You gotta do what you gotta do
Yet another marathon reflection on pain, suffering, joy and freedom in running and work.
Mathias is a recovering writer and late-life aspiring athlete who loves running and riding road bikes.
Hello Amazing
It turns out that running a marathon can give you all sorts of new ideas. The CPH Marathon was sponsored by Nike and the route was covered in Nike running slogans like "You've always dreamt of this nightmare" and "Running is awful. I love it."
They are catchy but I don't really connect with these statements. They seem to be so grounded in a myth where pain is the foundation, and running is reduced to the act of overcoming this omnipresent pain.
In my experience of running, both in general and for the marathon, pain is a very real possibility.

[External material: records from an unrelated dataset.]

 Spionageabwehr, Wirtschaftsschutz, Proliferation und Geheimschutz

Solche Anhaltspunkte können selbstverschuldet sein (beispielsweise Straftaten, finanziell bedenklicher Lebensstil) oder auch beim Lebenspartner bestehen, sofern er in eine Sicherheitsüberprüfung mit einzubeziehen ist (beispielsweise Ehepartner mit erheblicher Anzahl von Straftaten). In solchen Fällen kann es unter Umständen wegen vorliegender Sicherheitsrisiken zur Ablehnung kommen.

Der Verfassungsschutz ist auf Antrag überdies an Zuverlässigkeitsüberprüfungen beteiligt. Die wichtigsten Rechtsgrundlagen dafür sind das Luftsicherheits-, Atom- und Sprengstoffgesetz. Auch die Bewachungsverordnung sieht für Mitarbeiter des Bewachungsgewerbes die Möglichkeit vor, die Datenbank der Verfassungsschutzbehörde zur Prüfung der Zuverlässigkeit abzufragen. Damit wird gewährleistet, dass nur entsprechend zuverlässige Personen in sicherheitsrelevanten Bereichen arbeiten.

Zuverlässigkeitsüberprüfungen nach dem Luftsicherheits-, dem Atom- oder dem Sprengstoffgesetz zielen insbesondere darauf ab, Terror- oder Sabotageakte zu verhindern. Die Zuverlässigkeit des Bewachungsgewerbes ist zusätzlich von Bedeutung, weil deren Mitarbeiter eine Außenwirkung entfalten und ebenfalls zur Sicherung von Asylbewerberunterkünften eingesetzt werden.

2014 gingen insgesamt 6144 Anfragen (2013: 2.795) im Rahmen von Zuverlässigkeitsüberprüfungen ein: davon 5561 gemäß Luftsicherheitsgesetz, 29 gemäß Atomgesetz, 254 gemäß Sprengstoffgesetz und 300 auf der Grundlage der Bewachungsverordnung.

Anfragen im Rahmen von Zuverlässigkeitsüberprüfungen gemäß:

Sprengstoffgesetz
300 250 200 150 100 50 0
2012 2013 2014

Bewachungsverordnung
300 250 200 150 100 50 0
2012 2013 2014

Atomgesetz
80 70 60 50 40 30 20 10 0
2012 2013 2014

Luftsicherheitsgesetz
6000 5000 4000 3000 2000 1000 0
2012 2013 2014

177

It gets likelier to occur the faster and longer you run. And it's part and parcel of having a body and using it. But it's not the foundation.
I think my desire for running comes from a place of joy. The joy of moving. The sense of freedom I experience when my legs feel like they can keep going. And the sense of freedom I experience when my legs feel like they can't go anymore, and I see that I am actually still going, despite the pain.
Running from a place of joy, however, doesn't mean that everything I do is joyful. Joy is too fickle to rely on. There are days where running doesn't feel as joyful, and that's ok too. I also find zero joy in swallowing an energy gel. It defies my principles around food and nutrition, and a part of me would prefer to avoid it altogether. But it also works really well and makes a huge difference in performance.

For me, it's important to have a more uplifting focus in general. A positive definition of what running can be, when it's at its best. And then the other aspects, like physical pain or the act of chomping energy gels, can co-exist in the perspective of the larger purpose, without taking too much focus.
It’s the same with my work: working isn’t just suffering. Work can be very fun and full of learning. And occasionally it also involves overcoming difficulty, stress, difficult feedback, and other forms of unpleasantness. Some of it I can learn from. Some of it can be overcome, which gives me a sense of freedom. And some of it just is. And then it passes. Next.
I’ve not yet managed to read more than a few excerpts but my friend and former coworker at SYPartners Bree Groff just published a book about having fun at work. I’ve pre-ordered it (because a pre-order is the love language of author-friends). I think she has a really nice take on the balance between my own millennial generation’s sense of fun-work-entitlement and earlier generations’ work-suffering-ethos, which is something I still struggle to navigate from time to time.